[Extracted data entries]
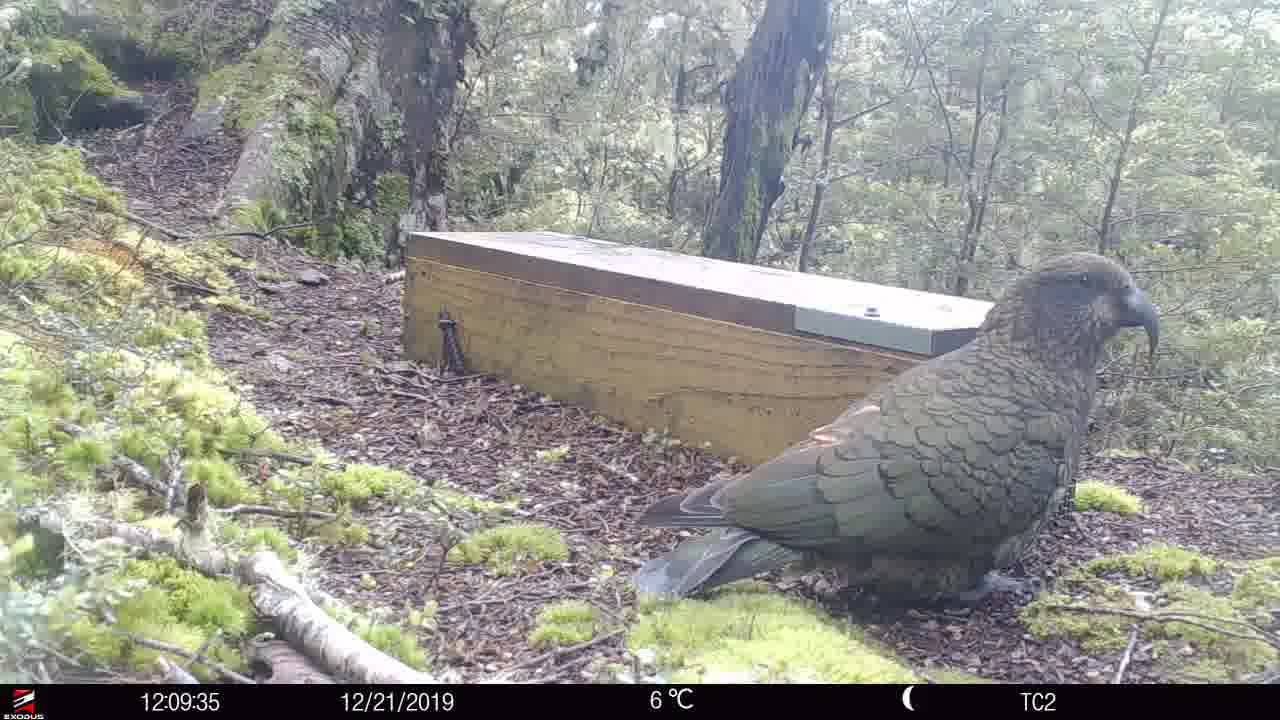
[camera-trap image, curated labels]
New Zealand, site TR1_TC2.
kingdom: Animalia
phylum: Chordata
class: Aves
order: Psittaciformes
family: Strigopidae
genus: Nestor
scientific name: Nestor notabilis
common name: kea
==
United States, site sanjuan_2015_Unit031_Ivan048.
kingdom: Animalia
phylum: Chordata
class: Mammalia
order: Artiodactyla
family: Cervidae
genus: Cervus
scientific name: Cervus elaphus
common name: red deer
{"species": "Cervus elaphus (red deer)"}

▶ [The problem]: Above are some records; copy exactly the lines from the one with "New Zealand, site TR1_TC2." through the one with "common name: kea", both included, and no others.

▶ [Answer to this exercise]:
New Zealand, site TR1_TC2.
kingdom: Animalia
phylum: Chordata
class: Aves
order: Psittaciformes
family: Strigopidae
genus: Nestor
scientific name: Nestor notabilis
common name: kea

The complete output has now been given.